Return an exact copy of the lines from the one holding "At what depth" to the end of the data, including both the starting and final lines. Leave the pictures out.

"""

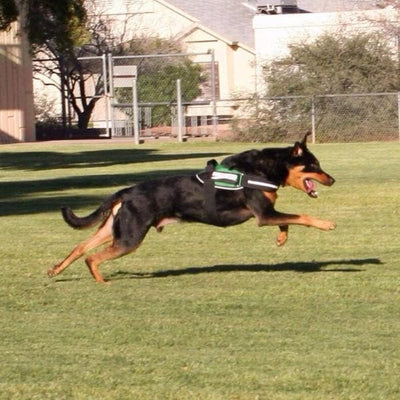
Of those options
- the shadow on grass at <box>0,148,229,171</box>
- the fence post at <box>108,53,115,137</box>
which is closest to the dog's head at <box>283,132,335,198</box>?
the shadow on grass at <box>0,148,229,171</box>

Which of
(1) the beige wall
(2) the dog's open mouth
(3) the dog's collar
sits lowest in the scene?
(2) the dog's open mouth

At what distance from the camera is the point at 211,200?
11047 mm

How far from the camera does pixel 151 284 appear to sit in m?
11.1

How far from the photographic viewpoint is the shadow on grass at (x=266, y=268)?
11.7 metres

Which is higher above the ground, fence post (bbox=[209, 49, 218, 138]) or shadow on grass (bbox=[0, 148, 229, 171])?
fence post (bbox=[209, 49, 218, 138])

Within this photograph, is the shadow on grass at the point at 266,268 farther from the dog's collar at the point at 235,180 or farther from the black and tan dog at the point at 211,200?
the dog's collar at the point at 235,180

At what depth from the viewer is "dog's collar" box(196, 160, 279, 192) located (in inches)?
435

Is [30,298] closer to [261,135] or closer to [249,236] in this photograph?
[249,236]

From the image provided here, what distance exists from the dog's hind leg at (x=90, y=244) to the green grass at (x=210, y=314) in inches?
5.4

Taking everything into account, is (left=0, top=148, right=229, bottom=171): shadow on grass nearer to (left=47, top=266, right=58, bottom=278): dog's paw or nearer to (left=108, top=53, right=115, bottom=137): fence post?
(left=108, top=53, right=115, bottom=137): fence post

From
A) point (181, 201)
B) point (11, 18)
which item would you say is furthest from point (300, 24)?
point (181, 201)

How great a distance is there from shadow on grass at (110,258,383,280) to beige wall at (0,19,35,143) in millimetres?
33954

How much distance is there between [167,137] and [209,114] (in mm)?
4804

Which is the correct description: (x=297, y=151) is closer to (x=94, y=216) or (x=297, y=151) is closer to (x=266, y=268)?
(x=266, y=268)
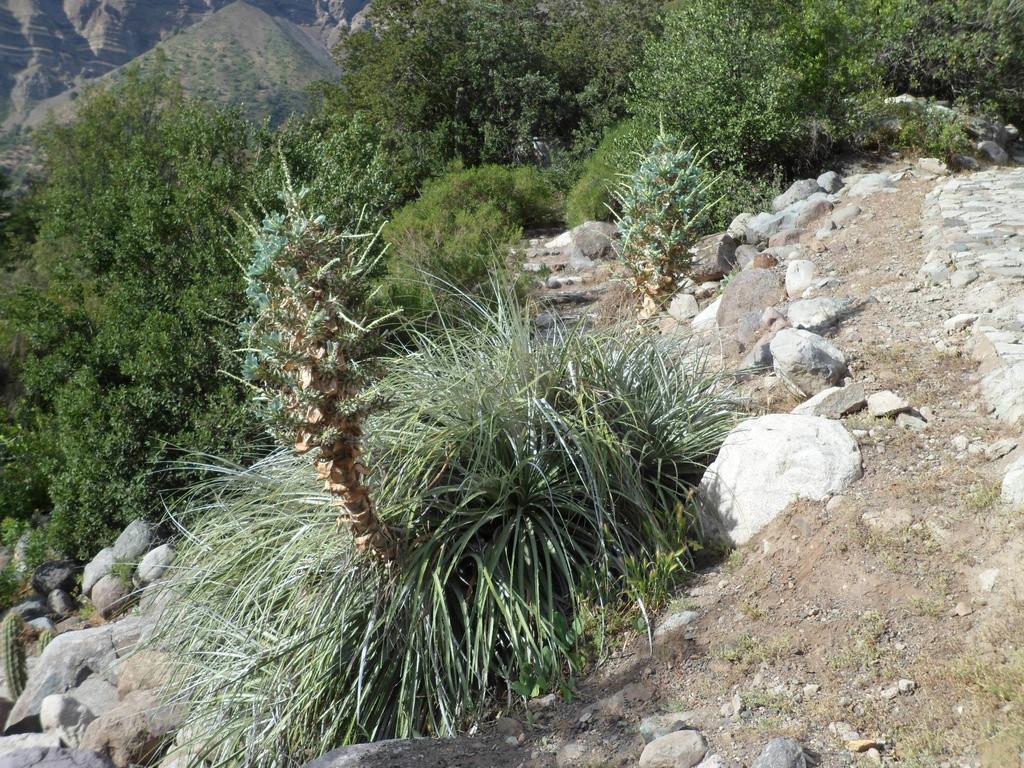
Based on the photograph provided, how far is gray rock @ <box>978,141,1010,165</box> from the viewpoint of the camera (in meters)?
10.2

"""

Response to this task »
At what depth from the viewer is "dog's collar" box(196, 160, 279, 192) located (in inches)?
435

Is [30,298] closer to [261,135] or closer to [249,236] in this photograph?
[249,236]

From the image provided here, what distance exists from the dog's hind leg at (x=90, y=244) to the green grass at (x=210, y=314) in inches?
5.4

Taking everything into account, is (left=0, top=148, right=229, bottom=171): shadow on grass nearer to (left=47, top=266, right=58, bottom=278): dog's paw or nearer to (left=108, top=53, right=115, bottom=137): fence post?
(left=108, top=53, right=115, bottom=137): fence post

From
A) point (181, 201)
B) point (11, 18)
which item would you say is furthest from point (300, 24)?
point (181, 201)

How great a distance is there from shadow on grass at (110,258,383,280) to beige wall at (0,19,35,143) in millimetres?
33954

How much distance is there between [167,137] and [209,114] (in mm)?
4804

Which is the correct description: (x=297, y=151) is closer to (x=94, y=216) or (x=297, y=151) is closer to (x=266, y=268)?
(x=266, y=268)
Based on the photograph provided, how far is gray rock @ <box>978,141,1010,165</box> from the viewpoint of the camera (in meters)?
10.2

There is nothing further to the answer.